Tenho a sorte e o privilégio de ter a minha avó viva, com um discernimento e uma presença de espirito de me fazer inveja a mim (refiro-me apenas à cronologia), a terra rodou à volta do Sol dela noventa e seis vezes, tem uma clarividência única e diz coisas que são proféticas.

Quando digo que tenho sorte, não é apenas por mim, é pelos meus filhos, que têm o prazer de disfrutar da sua presença, de a escutar, de a ouvir contar as suas vivências muitas delas doridas, difíceis, quase inultrapassáveis, que muitas vezes lhe vêm sobre a forma de lamúria ou queixume, para logo a seguir sentir que o interlocutor se perde no seu fado, e rematar então: – Nunca pensem que não são capazes, são sempre! – Tudo se aprende e aprende-se sempre! 

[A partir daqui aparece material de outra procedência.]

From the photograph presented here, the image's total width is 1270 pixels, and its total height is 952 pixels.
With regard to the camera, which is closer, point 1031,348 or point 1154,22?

Há um ditado de que gosto muito, que diz no essencial qualquer coisa como: O Mestre chega quando o Aprendiz está pronto! Entendo este ditado como a predisposição para aprender, explico-me melhor: o pendor da acção “aprender” está muito mais no aprendiz do que no mestre, não se aprende sempre que alguém nos quer ensinar, aprende-se quando temos essa predisposição, se concordarem ficam fora desta reflexão as aprendizagens baseadas no medo ou na repreensão, porque logo depois divago para outras reflexões caleidoscópicas, cheias de raios de luz, e penso que muitos dos momentos de aprendizagem ao longo da minha vida não ocorreram necessariamente em contextos formais, ocorreram sempre que alguém me expôs, ou já eu própria me expus a muitas situações diversas.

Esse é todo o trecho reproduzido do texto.